◆ SUPPLIED TEXT ◆
******************************

Install dependencies:

pip install -r requirements.txt

Set environment variables:

export OPENROUTER_API_KEY="your-api-key-here"
export HF_TOKEN="your-huggingface-token"  # Optional, for Hugging Face Hub operations
export HF_USERNAME="ArdaKaratas"  # Optional, defaults to ArdaKaratas
export HF_SPACE_NAME="agent_hugging"  # Optional, defaults to agent_hugging

Get a free API key from: https://openrouter.ai/keys Get your Hugging Face token from: https://huggingface.co/settings/tokens

Run the agent:

python agent.py

Launch the Gradio interface:

python app.py

Usage

Testing a Single Question

Use the "Test Single Question" tab in the Gradio interface to:

Enter a question manually
Fetch a random question from the benchmark
Get the agent's answer

Submitting All Answers

Use the "Submit All Answers" tab to:

Enter your Hugging Face username
Optionally provide your Space code link
Click "Process & Submit All Questions"

******************************

◆ INFORMATION PROVIDED ◆
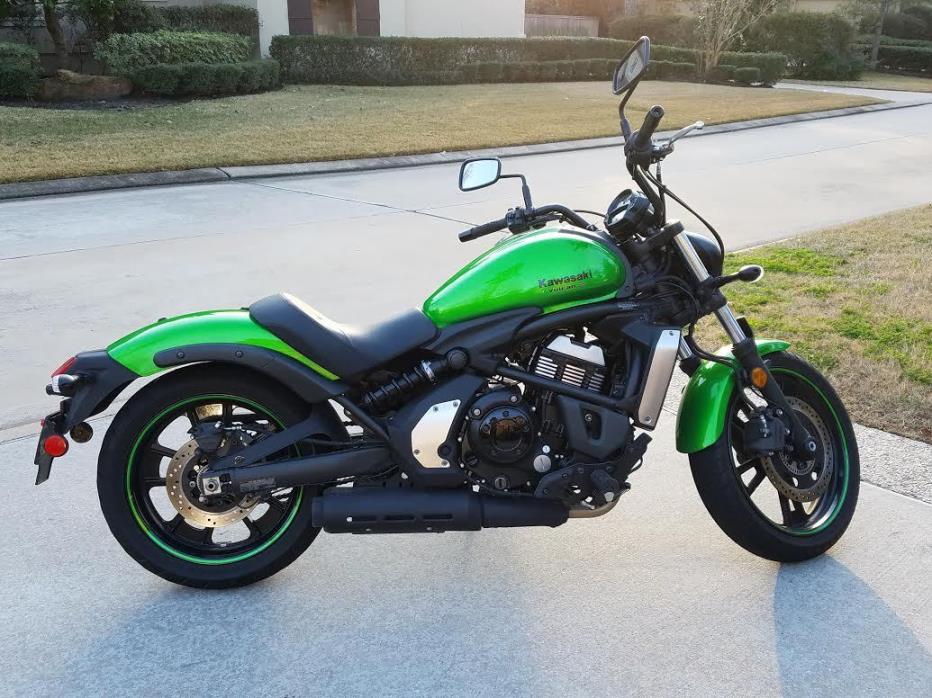 2015 Kawasaki VULCAN S ABS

******************************

Translate this sentence from the setup instructions into Spanish: "Get your Hugging Face token from: https://huggingface.co/settings/tokens" The material comes from a different source than the setup instructions.

◆ WRITTEN SOLUTION ◆
Obtén tu token de Hugging Face en: https://huggingface.co/settings/tokens